Qingdao TELD New Energy Co. Ltd. (TELD), the electric vehicle charging arm of Sino-German joint venture Qingdao TGOOD Electric Co. Ltd. (300001.SZ) plans to invite 10 strategic investors in a 300 million yuan ($46.5 million) fundraising as the company prepares for a domestic listing. The new investors include GLP Pte. Ltd., State Power Investment Corp. Ltd., China Three Gorges Corp., and EVE Energy Co. Ltd. (300014.SZ). They will pay 14.6 yuan per share for TELD’s newly issued stock, valuing the company at 13.6 billion yuan. Qingdao TGOOD, a major manufacturer of electrical transformers, said in December that it planned to spin off TELD for a domestic listing.

Hubei shuts down all coal mines for 20-day maintenance

Hubei Daily reported June 19 that all coal mines in operation in the province are required to halt production June 15 to July 5 for major maintenance. The province has 17 coal mines with a total capacity of 1.7 million tons per year. Currently, seven of them have been in normal production, hiring about 900 employees. The 10 others had operations in suspension.

Cement prices weaken as demand slows

China’s cement industry is experiencing dropping prices and rising inventories as demand weakens, the Securities Times reported. The off season for the industry arrived about half a month ahead of normal amid a slowdown in new property development projects and the early arrival of the rainy season in southern China. Leading enterprises in northern and eastern Guangdong province and the Pearl River Delta region plan to further cut cement and clinker prices by about 30 yuan ($4.60) per ton in mid-June. The national average price of cement from January to April was 456.5 yuan per ton, lower than the average price of 470 yuan per ton over the same period in 2020, market data showed.

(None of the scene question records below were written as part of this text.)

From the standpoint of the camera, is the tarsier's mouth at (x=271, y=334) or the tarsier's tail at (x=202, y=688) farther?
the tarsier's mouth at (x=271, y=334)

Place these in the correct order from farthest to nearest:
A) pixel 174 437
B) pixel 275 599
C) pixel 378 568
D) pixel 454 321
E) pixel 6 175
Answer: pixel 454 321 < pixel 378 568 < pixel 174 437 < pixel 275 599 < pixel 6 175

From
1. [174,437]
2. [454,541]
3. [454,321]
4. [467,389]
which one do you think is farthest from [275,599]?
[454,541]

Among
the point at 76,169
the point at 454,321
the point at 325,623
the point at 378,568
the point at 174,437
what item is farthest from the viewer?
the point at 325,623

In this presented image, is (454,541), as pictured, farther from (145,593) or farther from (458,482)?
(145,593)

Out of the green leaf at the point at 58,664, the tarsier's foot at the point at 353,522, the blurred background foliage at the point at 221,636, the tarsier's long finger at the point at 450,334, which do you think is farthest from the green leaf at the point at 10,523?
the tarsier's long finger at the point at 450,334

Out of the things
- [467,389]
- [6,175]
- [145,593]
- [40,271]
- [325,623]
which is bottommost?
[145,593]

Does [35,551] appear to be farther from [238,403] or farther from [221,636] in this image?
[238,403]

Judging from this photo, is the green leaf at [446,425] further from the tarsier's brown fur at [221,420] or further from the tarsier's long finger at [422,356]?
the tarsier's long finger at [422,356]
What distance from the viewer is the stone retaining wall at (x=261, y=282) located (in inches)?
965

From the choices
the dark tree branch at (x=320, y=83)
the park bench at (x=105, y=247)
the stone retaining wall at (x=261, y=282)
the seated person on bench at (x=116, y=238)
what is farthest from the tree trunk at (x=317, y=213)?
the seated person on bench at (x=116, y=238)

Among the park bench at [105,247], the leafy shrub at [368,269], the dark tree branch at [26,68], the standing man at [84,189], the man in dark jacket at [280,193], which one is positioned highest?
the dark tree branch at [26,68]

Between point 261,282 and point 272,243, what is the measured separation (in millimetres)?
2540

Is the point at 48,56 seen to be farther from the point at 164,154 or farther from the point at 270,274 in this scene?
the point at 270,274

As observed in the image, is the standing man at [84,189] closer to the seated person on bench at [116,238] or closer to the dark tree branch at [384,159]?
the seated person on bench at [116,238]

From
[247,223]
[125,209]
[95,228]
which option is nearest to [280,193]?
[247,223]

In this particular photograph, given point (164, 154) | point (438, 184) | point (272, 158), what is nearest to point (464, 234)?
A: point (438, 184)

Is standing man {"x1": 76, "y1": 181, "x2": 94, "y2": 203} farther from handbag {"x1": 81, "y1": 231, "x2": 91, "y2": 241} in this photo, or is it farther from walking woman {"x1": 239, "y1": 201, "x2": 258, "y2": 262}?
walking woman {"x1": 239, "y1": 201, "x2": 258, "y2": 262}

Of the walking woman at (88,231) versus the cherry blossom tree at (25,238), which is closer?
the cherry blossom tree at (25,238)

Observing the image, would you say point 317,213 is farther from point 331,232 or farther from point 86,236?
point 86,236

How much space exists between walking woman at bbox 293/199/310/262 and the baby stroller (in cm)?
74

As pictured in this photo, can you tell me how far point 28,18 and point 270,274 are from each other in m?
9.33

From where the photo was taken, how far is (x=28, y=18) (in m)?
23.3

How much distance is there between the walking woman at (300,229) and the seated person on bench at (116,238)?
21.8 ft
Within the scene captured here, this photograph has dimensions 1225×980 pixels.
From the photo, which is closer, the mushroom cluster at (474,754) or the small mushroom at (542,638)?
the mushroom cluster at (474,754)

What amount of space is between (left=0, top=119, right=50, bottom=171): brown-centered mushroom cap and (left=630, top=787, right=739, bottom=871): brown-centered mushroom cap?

PetroChina discovers largest proven shale oil reserves

State-owned oil giant PetroChina said its Changqing Oilfield Co. discovered an oil shale field in the Ordos Basin with proven reserves in excess of 1 billion tons. This marks the largest oil shale field yet discovered in China and a major exploration achievement for Changqing Oilfield. It is estimated that by the end of the 14th Five Year Plan period annual shale oil production from the Changqing Oilfield will increase to 3 million tons.

CAMC signs major contract in Kazakhstan

China CAMC Engineering Co. Ltd. (002051.SZ) said it signed an agreement with the Kazakhstan Sozak Oil and Gas JSC for the development of Kazakhstan’s Sozak gas project. The contract amount is $1.2 billion. Located in Kazakhstan’s Turkistan region and Kyzylorda region, the project includes construction of a natural gas production and processing plant with an annual capacity of 6 billion cubic meters. The work will include well drilling, an internal gathering and transmission system, an oil and gas treatment plant, external transmission pipelines and supporting works.

Jiangxi’s first UHV transmission line to enter operation in late June

Jiangxi’s first ultra-high voltage (UHV) transmission line, the Yazhong – Jiangxi project, is expected to go into operation in late June. The project was approved by the National Development and Reform Commission in August 2019 and commenced that September. Starting in Sichuan province’s Liangshan Yi autonomous prefecture, the line passes through Yunnan, Guizhou and Hunan before ending in Fuzhou, Jiangxi province — a total of 1,696 kilometers. Its rated capacity is 8 million kilowatts, and total investment is 24.4 billion yuan ($3.78 billion). According to its design, annual transmission capacity comes to 40 billion kilowatt-hours of electricity.